If you work in the business, corporate, legal, or financial worlds, exchanging business cards is still practiced. It’s an entire ritual at many meetings. In fact, I just got a box of new cards today!
As for the information, I’m using the stock Contacts apps on both macOS and iOS. I’ve tried a few alternatives (BusyContacts, Full Contact, and Cardhop), but I keep using the stock apps. Whatever I use, it has to sync with Exchange because I have to use a PC at work.
Not sure why Contacts management is so hard on a computer, though. Between duplicate entries and stuff not syncing over in the right format, its harder than it needs to be.
I agree it happens in some industries in probably the majority of the world, but it just seems archaic doesn’t it? My point was that rather than trying to find ways to accept business card data more efficiently would it not make sense to find more efficient ways to share that data?
I work for a reasonable sized European consultancy business. I also used to work for a very large financial company in the UK. I meet wth clients (mainly from the UK, but some globally) in my current position and in the last 8 years none of them have offered me a business card and I have never seen anyone else exchange cards either.
I have an entire box of business cards on my desk that have never been opened … I actively tried not to get given them.
I was thinking of having some made for my business. I would say that the value comes from time shifting the exchange of details.
For me I am likely to mention my website right at the start of a conversation, and thus if it becomes a longer conversation, the card becomes this nice callback.

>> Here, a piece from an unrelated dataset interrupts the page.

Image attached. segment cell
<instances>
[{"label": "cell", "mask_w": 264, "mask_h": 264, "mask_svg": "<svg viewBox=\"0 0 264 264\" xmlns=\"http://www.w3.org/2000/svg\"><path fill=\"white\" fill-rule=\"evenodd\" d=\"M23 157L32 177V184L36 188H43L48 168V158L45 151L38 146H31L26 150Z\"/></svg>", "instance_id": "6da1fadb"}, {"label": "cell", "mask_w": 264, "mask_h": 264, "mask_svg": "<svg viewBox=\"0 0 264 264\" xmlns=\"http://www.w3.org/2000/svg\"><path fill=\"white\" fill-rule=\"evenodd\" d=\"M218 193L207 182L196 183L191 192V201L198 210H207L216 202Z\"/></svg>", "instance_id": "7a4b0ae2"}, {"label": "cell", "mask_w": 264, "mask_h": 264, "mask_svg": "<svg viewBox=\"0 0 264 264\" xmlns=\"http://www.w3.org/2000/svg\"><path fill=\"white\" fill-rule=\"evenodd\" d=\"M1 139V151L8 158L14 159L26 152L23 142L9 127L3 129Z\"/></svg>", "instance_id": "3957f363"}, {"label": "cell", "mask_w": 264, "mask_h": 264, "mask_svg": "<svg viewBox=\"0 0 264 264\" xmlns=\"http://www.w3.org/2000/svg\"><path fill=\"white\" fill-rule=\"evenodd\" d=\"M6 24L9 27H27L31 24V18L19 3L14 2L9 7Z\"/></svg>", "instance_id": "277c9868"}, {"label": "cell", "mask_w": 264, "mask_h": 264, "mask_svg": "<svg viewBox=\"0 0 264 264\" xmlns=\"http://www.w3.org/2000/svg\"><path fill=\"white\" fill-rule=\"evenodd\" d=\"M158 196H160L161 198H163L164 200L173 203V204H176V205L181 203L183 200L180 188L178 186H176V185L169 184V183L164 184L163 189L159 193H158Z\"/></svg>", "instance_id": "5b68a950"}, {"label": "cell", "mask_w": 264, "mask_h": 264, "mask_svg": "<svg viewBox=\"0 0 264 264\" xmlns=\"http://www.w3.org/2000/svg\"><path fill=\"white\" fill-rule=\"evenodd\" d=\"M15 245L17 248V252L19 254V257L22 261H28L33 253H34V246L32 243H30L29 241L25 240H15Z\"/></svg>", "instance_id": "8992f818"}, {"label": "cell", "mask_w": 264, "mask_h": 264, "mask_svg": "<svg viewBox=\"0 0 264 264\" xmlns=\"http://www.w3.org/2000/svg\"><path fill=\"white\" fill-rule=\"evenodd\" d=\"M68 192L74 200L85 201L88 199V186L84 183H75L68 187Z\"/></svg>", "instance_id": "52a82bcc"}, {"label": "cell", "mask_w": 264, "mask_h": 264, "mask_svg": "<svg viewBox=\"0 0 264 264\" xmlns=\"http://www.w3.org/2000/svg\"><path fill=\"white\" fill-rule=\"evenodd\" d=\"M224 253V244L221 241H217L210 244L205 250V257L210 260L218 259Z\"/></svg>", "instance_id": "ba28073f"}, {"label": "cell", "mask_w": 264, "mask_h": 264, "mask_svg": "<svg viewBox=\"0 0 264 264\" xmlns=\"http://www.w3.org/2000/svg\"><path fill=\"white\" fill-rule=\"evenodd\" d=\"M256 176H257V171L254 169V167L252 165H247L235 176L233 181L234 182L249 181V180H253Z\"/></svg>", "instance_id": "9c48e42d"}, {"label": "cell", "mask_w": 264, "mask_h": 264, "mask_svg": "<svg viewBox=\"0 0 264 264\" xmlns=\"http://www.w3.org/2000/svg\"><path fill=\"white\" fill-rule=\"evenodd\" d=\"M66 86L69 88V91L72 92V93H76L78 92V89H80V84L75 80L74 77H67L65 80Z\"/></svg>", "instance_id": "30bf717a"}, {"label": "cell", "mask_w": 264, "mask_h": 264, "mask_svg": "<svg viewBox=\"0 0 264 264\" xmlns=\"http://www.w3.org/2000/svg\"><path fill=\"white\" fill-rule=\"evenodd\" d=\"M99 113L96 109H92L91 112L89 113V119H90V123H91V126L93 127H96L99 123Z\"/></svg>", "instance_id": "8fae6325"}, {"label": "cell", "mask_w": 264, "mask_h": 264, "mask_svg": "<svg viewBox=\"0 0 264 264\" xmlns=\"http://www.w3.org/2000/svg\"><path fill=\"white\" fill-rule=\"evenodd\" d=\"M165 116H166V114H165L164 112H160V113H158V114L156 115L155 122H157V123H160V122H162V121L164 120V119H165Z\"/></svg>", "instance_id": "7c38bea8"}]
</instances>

I agree that a better way would be to change the communications channel, but I feel that there is a need to cater to the lowest common denominator, and thus a slip of paper is good because it is compatible with everyone’s system.
I don’t think there is value in having boxes of thousands lying around, but a few can be useful
Not sure where you are or what you do in your company, but all my European colleagues share cards (mostly senior law partners and C-level executives). In fact, they take great pride in the look and feel of their cards. And the Asians take it to another level (two-handed presentation, etc.). So no, it’s not archaic, it’s more tradition than anything else. Look, the corporate world doesn’t change very fast, so my guess is that handing out business cards is going to remain an expected and accepted practice for a while.
Now, that said, iOS does give you the ability to share your contact card via AirDrop or Message. (My Card, Share Contact). I remember about 10 years ago, the “new” practice of sharing business cards was to AirDrop them to each other during networking events or meetings. I’m not sure what happened to that, but I’ve never seen it done.
One App I used for a while was Interact Scratchpad by Agile Tortise. It made contacts out of plain text from email sigs, etc. Sadly, its not available anymore.